=== Records supplied ===

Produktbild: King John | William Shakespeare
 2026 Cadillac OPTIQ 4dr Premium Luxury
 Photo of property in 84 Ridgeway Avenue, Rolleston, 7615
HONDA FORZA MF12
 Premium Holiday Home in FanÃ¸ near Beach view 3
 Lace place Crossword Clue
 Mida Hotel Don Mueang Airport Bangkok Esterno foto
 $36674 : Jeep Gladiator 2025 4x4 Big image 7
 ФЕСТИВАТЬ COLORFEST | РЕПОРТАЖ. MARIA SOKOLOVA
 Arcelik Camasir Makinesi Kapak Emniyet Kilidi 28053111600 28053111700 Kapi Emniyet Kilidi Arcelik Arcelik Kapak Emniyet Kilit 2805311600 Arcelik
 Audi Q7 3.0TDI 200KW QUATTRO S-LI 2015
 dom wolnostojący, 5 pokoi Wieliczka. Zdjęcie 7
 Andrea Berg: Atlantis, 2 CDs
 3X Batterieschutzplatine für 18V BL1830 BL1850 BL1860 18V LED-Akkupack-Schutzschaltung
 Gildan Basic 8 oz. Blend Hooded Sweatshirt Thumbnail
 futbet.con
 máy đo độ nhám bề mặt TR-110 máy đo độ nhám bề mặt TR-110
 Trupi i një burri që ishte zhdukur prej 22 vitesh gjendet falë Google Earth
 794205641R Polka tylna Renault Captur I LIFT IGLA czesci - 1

===

▶ What you will do
What is needed is the number of lines in the data that hold the word "Premium", with nothing added.

▶ Your solution
2